The “aggregation hypothesis,” which considers that insoluble disease protein aggregates are the cause of toxicity, has been used in many studies to elucidate pathology and develop treatments. For example, the “amyloid hypothesis” for Alzheimer’s disease (AD) is a representative example of the “aggregation hypothesis.” The recent commercialization of amyloid antibodies aimed at removing insoluble amyloid aggregates partially supports the correctness of the aggregation hypothesis, while the limited therapeutic effect in human patients also suggests the limitations of the aggregation hypothesis. For this reason, attention has been focused on “ultra-early molecular pathologies” caused by soluble disease proteins in a dissolved state before the formation of insoluble aggregates, such as liquid-liquid phase separation (LLPS) and neuronal cell death due to intracellular amyloid.

 

In response to growing interest in “ultra-early molecular pathologies,” this lecture will introduce two recently uncovered dementia pathologies. The first topic is cell death that occurs before aggregation. In recent years, three independent research results have reported brain pathological changes that occur before the formation of amyloid aggregates. The first paper confirmed that intracellular amyloid induced necrosis (TRIAD) due to the inhibition of YAP (the final effector of the Hippo signaling pathway) function, and the surrounding clusters of degenerated neurites filled with autolysosomes, are observed in disease stages prior to the appearance of extracellular amyloid aggregates (amyloid plaques and senile plaques), using autopsied human brains with MCI and AD, as well as AD model mice (Tanaka et al., Nature Commun 2020). The second paper describes the clustering of autolysosome-filled cell membrane protrusions, with amyloid present at their center within the cell membrane (Lee et al., Nature Neurosci 2022). The third paper reports that axonal spheroids surrounding early-stage amyloid are filled with endolysosomes positive for the AD genetic risk factor PLD3, and that these spheroids inhibit neurotransmission (Yuan et al., Nature 2022). These neuropathological changes are thought to represent the same morphological entity (Okazawa et al, Alzforum 2022). The first paper is the result of research by the presenter’s group, and will focus on the details of this paper, including the process leading to the discovery of the “ultra-early molecular pathology” and the related HMGB1 antibody treatment developed, along with its relationship to LLPS.

 

The second topic is the mechanism by which microglia mediate tau protein to induce brain inflammation.

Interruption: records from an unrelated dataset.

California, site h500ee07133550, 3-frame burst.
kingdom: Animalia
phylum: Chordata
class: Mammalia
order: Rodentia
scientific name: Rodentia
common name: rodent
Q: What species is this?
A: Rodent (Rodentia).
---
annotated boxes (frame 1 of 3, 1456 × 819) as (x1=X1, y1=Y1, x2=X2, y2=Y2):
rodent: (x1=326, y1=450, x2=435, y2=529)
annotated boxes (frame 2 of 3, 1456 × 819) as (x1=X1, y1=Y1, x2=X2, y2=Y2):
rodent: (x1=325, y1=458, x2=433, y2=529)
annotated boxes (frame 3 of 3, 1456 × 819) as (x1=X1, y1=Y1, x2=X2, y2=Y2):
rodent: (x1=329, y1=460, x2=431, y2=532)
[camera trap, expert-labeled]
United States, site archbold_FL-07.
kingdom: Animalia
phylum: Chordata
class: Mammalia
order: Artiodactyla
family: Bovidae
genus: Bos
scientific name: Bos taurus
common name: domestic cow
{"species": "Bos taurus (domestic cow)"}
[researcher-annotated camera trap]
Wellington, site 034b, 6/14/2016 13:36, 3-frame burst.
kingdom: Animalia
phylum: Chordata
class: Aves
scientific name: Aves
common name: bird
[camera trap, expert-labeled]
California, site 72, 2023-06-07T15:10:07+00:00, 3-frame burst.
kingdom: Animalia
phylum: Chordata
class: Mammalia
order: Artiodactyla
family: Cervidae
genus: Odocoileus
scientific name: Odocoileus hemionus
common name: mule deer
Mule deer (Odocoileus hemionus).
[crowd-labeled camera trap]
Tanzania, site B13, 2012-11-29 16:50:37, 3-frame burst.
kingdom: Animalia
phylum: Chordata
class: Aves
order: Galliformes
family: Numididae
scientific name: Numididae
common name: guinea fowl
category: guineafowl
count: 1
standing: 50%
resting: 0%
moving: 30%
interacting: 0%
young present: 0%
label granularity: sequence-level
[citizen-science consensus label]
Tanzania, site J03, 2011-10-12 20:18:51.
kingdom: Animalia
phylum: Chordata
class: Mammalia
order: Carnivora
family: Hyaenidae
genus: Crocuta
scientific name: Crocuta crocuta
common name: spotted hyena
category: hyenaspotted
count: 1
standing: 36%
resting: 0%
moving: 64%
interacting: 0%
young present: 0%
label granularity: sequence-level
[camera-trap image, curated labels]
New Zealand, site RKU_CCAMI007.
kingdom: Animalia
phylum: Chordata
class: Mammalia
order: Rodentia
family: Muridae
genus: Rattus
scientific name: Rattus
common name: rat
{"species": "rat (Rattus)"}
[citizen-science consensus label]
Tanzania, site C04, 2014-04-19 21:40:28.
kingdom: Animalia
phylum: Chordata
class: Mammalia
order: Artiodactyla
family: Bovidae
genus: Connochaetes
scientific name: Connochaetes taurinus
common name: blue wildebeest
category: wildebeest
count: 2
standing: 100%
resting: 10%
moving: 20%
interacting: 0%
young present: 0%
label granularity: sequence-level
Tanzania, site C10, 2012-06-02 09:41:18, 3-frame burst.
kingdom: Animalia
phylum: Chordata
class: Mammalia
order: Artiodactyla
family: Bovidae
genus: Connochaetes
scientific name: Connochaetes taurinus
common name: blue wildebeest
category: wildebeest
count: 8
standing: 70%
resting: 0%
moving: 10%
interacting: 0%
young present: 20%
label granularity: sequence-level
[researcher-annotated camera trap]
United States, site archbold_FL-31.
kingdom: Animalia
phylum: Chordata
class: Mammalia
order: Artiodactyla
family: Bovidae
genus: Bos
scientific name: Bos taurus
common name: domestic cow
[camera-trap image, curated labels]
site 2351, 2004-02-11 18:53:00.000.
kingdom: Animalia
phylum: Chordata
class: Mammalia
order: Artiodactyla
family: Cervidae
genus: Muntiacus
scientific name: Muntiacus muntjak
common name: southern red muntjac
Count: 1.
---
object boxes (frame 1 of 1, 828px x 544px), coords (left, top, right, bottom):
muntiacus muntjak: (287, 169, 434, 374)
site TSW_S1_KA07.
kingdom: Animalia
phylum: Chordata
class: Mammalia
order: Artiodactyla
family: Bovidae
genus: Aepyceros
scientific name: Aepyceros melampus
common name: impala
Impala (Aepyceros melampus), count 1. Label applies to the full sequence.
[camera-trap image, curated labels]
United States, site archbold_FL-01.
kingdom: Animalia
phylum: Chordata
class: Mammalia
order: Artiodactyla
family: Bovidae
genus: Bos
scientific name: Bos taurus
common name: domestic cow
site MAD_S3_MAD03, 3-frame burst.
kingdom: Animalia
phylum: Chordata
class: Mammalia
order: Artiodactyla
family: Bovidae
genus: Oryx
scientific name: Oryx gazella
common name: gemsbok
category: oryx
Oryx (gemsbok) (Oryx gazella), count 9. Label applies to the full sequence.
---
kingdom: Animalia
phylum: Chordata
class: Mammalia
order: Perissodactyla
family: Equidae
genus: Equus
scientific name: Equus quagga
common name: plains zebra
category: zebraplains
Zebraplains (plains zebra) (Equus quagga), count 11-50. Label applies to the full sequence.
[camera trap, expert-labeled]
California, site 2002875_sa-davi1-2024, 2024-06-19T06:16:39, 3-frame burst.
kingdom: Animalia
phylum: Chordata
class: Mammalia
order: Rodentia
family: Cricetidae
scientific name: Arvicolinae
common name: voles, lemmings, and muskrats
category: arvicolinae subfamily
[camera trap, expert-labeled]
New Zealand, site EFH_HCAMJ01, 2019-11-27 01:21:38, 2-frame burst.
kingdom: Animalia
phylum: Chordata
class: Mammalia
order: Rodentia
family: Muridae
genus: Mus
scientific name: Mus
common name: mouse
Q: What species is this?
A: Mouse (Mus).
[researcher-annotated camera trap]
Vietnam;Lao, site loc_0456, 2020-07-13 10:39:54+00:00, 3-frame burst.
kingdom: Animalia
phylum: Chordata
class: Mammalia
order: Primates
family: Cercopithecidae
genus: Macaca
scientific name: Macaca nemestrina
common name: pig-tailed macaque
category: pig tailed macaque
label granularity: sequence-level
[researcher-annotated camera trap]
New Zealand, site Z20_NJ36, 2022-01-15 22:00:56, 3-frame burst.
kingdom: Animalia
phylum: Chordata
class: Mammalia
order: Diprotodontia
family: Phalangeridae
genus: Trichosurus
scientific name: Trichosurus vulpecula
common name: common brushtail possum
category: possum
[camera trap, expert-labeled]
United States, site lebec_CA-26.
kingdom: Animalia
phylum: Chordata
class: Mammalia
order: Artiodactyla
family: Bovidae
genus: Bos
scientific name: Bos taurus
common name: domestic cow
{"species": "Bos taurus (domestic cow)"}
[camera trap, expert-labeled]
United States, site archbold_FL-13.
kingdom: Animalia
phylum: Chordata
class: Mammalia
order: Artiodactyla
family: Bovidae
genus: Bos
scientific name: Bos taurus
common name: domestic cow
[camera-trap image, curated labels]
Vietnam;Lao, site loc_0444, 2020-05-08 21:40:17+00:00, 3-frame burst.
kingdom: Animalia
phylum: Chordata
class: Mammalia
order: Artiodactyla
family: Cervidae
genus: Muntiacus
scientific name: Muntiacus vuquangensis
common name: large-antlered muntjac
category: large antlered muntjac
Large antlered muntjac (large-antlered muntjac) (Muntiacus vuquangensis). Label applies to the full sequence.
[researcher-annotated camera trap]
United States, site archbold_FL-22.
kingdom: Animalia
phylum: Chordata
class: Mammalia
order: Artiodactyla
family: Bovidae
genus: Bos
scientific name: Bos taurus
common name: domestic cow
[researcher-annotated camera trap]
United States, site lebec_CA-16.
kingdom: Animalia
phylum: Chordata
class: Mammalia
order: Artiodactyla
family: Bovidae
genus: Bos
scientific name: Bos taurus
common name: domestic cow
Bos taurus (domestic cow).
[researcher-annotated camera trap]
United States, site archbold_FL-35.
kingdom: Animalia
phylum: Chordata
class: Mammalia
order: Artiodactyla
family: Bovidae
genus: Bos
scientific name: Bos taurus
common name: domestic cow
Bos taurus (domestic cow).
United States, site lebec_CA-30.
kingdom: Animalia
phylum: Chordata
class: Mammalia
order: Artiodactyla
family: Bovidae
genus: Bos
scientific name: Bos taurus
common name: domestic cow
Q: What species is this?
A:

Recently, it has been reported that the polyglutamine disease-related molecule PQBP1 recognizes HIV capsid proteins or nucleic acids in innate immune cells such as dendritic cells, triggering an inflammatory response to eliminate the AIDS virus (Yoh et al., Cell 2015; Yoh et al., Mol Cell 2022). Meanwhile, PQBP1 is an intrinsically disordered protein (IDP), and it has been previously known to interact with disease-modifying proteins, such as Ataxin-1 or Huntingtin, which are also IDPs, in the formation of LLPS (Okazawa et al., Neuron 2002; Busch et al, JBC 2003). The relationship between tau and PQBP1 in microglia, a type of innate immune cell in the brain, was therefore investigated, and it was shown that tau activates the cGAS-STING system through binding with PQBP1, causing inflammation in the brain (Jin et al, Nature Commun 2021).

 

Furthermore, YAP and the cGAS-STING system are closely related (Sladitschek-Martens et al, Nature 2022), and I will discuss the relationship between the two pathologies and introduce research progress toward elucidating the ultra-early pathology.